Siempre la tragedia griega. Claves de la escritura dramáticaIgnacio Amestoy
Madrid, Ediciones Complutense, col.
Investigación Teatral RESAD, 2019. 302 págs.
Elena Perulero
IES Marqués de Suanzes
Lamenté mucho no poder asistir el pasado 29 de octubre a la presentación del libro de Ignacio Amestoy titulado Siempre la tragedia griega, que había leído con gusto e interés los días anteriores. Se trata de un trabajo realizado con gran mimo, o esa es, al menos, la impresión que le queda al lector. Tengo la fundada sospecha de que algunas tesis doctorales no son sino el libro que el doctorando hubiera querido leer sobre un tema que le interpela y, al no encontrarlo, no tiene más remedio que lanzarse a escribirlo por sí mismo. Me parece que este es uno de esos casos.
El objetivo que se plantea el autor es “observar cómo en la treintena de tragedias y en la veintena de comedias que nos han quedado de la Ilustración ateniense podemos detectar que los caracteres clave de aquellas dramaturgias son la base del desarrollo posterior, hasta nuestros días, del teatro”. Así, a lo largo de las trescientas páginas casi exactas que tiene el libro, asistimos, junto a Ignacio Amestoy, a una fantástica reconstrucción de los orígenes del género, en la que va analizando las cuestiones centrales del hecho dramático, ilustrándola mediante la lectura detenida de las obras griegas que fueron conformando cada uno de los elementos esenciales que sustentan una urdimbre estructural que sigue resultando tanto o más eficaz que en sus comienzos.
Personalmente, me resulta un tanto enojosa cierta teoría literaria que es capaz de dedicar páginas y páginas a un tema por el mero disfrute de razonar, hasta la saciedad, lo que cualquier lector mínimamente informado admitiría como evidente sin mayores problemas.
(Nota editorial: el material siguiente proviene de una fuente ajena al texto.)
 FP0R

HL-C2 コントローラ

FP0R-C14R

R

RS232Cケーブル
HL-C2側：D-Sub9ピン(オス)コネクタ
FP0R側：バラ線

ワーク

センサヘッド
No es el caso de la obra que ahora nos ocupa, pues si el punto de partida puede entenderse como una de esas “evidencias” −evidente es que la escritura teatral se hubo de configurar en las primeras muestras de teatro escrito que nuestra civilización occidental conserva−, no resulta en absoluto ocioso proponer un recorrido a través de obras concretas, señalando el modo en que los trágicos griegos establecieron un modelo que sigue funcionando tantos siglos, páginas y representaciones después. Eso sí, resemantizada con cada nueva perspectiva, con cada nueva técnica, con cada nueva intención… Porque cambia el mundo pero el ser humano es, en esencia, el mismo. De ahí que el efecto del teatro, la catarsis que con tal acierto describió Clarín cuando llevó a la Regenta a ver Don Juan Tenorio −aprovechando, además, para romper una lanza en defensa de Zorrilla−, siga funcionando de la misma manera: el teatro es un espejo en el que los espectadores se miran y reflexionan sobre los comportamientos representados, poniéndolos en relación con su propia vida.
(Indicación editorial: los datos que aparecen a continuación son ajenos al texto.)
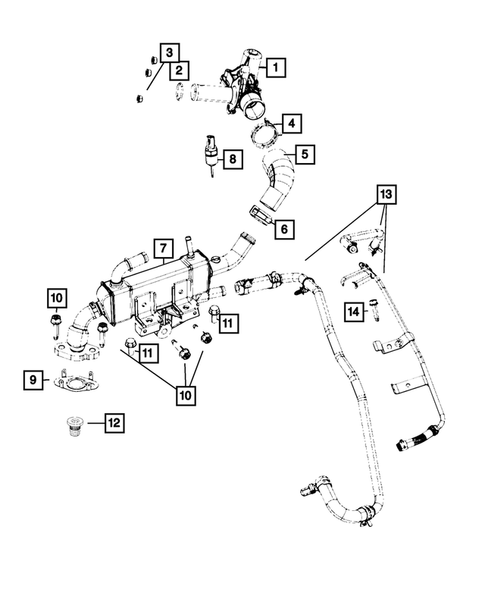 3
2
1
4
8
5
13
6
7
10
14
11
11
9
10
12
Con el pertinente título de “éxodo” −en alusión a la última parte de la tragedia clásica, en la que desaparecía el coro de la escena, dando por terminada la pieza−, la conclusión reitera la idea que se planteaba desde el comienzo: “existe una tipología de la escritura dramática, y las claves están ya muy concretadas y, cuando no, esbozadas, en el teatro griego”.
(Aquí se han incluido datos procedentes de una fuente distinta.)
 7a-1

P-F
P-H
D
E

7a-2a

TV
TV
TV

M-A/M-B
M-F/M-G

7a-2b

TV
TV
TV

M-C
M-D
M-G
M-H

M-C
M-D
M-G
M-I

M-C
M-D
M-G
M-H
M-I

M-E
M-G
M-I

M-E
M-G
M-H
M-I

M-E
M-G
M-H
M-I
Se atribuye a un erudito neoplatónico del siglo XII, Bernardo de Chartres, una certera fórmula de humildad, de gran capacidad expresiva: “somos como enanos a hombros de gigantes; podemos ver más, y más lejos que ellos, no por la agudeza de nuestra vista ni por la altura de nuestro cuerpo, sino porque somos levantados por su gran altura”. El buen Bernardo, en los albores de eso que se ha llamado renacimiento medieval, parece advertirnos, por un lado, contra la tentación de renegar frívolamente de la tradición en la que uno se inscribe, consciente o inconscientemente; y, por otro, contra la ingenuidad adánica en que puede incurrir todo creador (o investigador). Ignacio Amestoy nos señala, con rigor pero en un tono ameno y divulgativo, cómo, en lo que atañe al teatro, los dramaturgos de siempre, y también los de hoy, van a lomos de trágicos gigantes…, sin que ello suponga, claro está, que hayan de ser enanos, en ningún sentido.